CUTLASS-Cute 初步(3)：TiledCopy 以及 TiledMMA

1. Cute TiledCopy

tiled_copy.cu：官方示例

层次化的copy抽象，分为几个可组合的层次：

CopyOperation：NVidia在不同的硬件架构、不同的存储层次之间数据搬运提供了不同的指令，如ldmatrix和LDS等，还有针对Ampere架构的cp.async等。
Copy_Traits：主要提供拷贝的metadata信息：源Thread-Value Layout、目标Thread-Value Layout等。
Copy_Atom：封装一个完整的最小数据搬运单元，包含CopyOperation和Copy_Traits。
TiledCopy：根据线程布局，重复使用Copy_Atom完成分块数据搬运计算。
make_tiled_copy{_A|B|C}：提供用户级别的API接口；

1.1. CopyOperation

CopyOperation封装了执行一次数据搬运指令，以及所需要的指令参数。其中指令参数（源参数、目的参数）描述了参数的类型以及个数，供API层级的copy函数使用。示例：

struct SM75_U16x8_LDSM_T
{
  using SRegisters = uint128_t[1];
  using DRegisters = uint32_t[4];

  CUTE_HOST_DEVICE static void
  copy(uint128_t const& smem_src,
       uint32_t& dst0, uint32_t& dst1, uint32_t& dst2, uint32_t& dst3)
  {
#if defined(CUTE_ARCH_LDSM_SM75_ACTIVATED)
    uint32_t smem_int_ptr = cast_smem_ptr_to_uint(&smem_src);
    asm volatile ("ldmatrix.sync.aligned.x4.trans.m8n8.shared.b16 {%0, %1, %2, %3}, [%4];\n"
        : "=r"(dst0), "=r"(dst1), "=r"(dst2), "=r"(dst3)
        :  "r"(smem_int_ptr));
#else
    CUTE_INVALID_CONTROL_PATH("Trying to use ldmatrix without CUTE_ARCH_LDSM_SM75_ACTIVATED.");
#endif
  }
};

1.2. Copy_Traits

执行数据拷贝操作，有如下需求：向量化指令，合并访存。

另外一般是以一个warp为单位，即需要考虑SRC/DST是如何分配给一个warp中的线程的。典型的如ldmatrix指令：一个phase要求一个warp中一组8个线程（如T0~T7），分别提供源SMEM地址uint128_t，以及32个线程的目的REG（uint32_t）。

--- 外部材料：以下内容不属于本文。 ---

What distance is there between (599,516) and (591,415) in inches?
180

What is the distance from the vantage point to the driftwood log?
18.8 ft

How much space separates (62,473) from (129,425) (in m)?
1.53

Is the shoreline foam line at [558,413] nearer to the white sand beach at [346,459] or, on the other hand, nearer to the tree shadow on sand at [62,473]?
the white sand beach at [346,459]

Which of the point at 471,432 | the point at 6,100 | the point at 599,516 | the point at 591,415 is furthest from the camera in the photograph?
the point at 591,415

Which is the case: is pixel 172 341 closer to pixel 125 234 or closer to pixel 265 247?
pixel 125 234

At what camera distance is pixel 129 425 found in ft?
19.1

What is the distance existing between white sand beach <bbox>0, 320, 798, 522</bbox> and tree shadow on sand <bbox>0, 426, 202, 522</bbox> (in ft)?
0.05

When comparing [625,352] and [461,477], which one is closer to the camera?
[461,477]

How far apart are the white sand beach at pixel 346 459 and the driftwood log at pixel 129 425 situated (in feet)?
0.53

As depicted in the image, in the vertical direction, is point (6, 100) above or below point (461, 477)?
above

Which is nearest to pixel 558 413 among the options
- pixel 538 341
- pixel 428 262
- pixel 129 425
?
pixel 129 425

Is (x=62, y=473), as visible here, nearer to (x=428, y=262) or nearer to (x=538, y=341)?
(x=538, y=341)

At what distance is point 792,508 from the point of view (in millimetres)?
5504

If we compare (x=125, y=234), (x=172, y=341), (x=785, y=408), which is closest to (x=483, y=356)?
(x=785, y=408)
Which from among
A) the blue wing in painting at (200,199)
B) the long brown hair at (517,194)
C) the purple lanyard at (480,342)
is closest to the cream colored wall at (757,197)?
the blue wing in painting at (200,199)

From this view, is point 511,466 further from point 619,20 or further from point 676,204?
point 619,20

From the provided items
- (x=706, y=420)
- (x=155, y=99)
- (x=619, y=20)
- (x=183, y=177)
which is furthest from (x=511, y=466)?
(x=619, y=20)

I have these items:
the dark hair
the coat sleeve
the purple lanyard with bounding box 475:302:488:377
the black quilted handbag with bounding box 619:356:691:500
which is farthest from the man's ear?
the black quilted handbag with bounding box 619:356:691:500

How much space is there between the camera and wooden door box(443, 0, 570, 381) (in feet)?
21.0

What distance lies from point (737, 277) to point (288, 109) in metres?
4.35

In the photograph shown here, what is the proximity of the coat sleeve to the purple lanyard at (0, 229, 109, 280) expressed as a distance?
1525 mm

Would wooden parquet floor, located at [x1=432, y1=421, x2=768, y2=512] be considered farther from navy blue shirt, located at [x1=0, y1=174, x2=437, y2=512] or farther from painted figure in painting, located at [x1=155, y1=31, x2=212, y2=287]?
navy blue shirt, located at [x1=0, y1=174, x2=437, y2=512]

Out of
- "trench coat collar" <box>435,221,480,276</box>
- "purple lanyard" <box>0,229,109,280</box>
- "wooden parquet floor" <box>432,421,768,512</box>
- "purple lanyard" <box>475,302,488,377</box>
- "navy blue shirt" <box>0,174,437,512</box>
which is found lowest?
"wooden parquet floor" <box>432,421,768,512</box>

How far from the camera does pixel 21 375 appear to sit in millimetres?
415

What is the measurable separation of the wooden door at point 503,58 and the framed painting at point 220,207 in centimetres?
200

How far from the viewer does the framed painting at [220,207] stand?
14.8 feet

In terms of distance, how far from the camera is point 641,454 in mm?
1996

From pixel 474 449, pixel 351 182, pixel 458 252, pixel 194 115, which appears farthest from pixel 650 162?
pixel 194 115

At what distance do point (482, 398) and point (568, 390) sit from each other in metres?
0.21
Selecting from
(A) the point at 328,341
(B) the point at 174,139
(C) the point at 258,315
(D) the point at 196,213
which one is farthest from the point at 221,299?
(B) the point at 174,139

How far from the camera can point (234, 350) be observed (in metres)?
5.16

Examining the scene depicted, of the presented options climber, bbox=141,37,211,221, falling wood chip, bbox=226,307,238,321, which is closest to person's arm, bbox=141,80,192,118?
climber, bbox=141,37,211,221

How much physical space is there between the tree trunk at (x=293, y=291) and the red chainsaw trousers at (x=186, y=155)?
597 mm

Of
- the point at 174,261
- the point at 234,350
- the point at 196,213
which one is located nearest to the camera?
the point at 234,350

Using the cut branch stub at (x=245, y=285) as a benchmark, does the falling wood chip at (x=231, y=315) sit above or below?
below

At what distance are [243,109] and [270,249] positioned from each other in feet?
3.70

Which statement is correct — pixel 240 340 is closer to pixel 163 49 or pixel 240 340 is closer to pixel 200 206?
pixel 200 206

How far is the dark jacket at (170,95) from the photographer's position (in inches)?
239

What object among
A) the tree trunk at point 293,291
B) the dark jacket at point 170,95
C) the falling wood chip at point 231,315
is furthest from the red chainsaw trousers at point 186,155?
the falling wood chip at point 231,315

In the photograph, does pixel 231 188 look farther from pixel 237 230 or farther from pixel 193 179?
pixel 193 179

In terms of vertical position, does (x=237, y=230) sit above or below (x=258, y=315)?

Copy_Traits提供了源Thread-Value Layout、目的Thread-Value Layout等信息，即描述了线程如何访问数据的布局。示例：

template <>
struct Copy_Traits<SM75_U16x8_LDSM_T>
{
  // Logical thread id to thread idx (warp)
  using ThrID = Layout<_32>;

  // Map from (src-thr,src-val) to bit
  using SrcLayout = Layout<Shape < _32,_128>,
                           Stride<_128,  _1>>;
  // Map from (dst-thr,dst-val) to bit
  using DstLayout = Layout<Shape <Shape <  _4, _8>,Shape <_16,  _2,   _4>>,
                           Stride<Stride<_256,_16>,Stride< _1,_128,_1024>>>;

  // Reference map from (thr,val) to bit
  using RefLayout = DstLayout;
};

1.3. TiledCopy

通过TiledCopy，将Copy_Atom扩展到更多线程。需要提供两个参数：Thread-Value Layout，以及Tiler_MN，其中**Tiler_MN表示最终处理的M、N维度的tile大小，TV_Layout则包含了需要的线程数量，以及线程如何访问数据的布局。TiledCopy实现如下：

template <class Copy_Atom,
          class LayoutCopy_TV,  // (tid,vid) -> coord   [Need not be 2D...]
          class ShapeTiler_MN>  // coord space
struct TiledCopy : Copy_Atom
{
  // Layout information from the CopyAtom
  using AtomThrID     = typename Copy_Atom::ThrID;        // thrid -> thr_idx
  using AtomLayoutSrc = typename Copy_Atom::ValLayoutSrc; // (thr,val) -> offset
  using AtomLayoutDst = typename Copy_Atom::ValLayoutDst; // (thr,val) -> offset
  using AtomLayoutRef = typename Copy_Atom::ValLayoutRef; // (thr,val) -> offset

  using AtomNumThr = decltype(size<0>(AtomLayoutRef{}));
  using AtomNumVal = decltype(size<1>(AtomLayoutRef{}));

  // Layout information for the TiledCopy
  using Tiler_MN       = ShapeTiler_MN;
  using TiledLayout_TV = LayoutCopy_TV;
  using TiledNumThr    = decltype(size<0>(TiledLayout_TV{}));
  using TiledNumVal    = decltype(size<1>(TiledLayout_TV{}));

  CUTE_STATIC_ASSERT_V(TiledNumThr{} % AtomNumThr{} == Int<0>{}, "TiledCopy uses too few thrs for selected CopyAtom");
  CUTE_STATIC_ASSERT_V(TiledNumVal{} % AtomNumVal{} == Int<0>{}, "TiledCopy uses too few vals for selected CopyAtom");

  // ....
};

从代码中，可以看到，TiledCopy中Thread数量比如为CopyAtom中线程数量的整数倍，Value数量也是CopyAtom中Value数量的整数倍。

1.4. ThrCopy

前面几个小节所描述的CopyOperation、Copy_Traits、Copy_Atom、TiledCopy等都是在编译期定义的抽象，描述了数据搬运的指令、线程访问数据的布局，以及如何将一个基本的搬运单元扩展到更多线程上。ThrCopy则是运行时根据线程 id 获取每个线程实际执行的数据搬运任务。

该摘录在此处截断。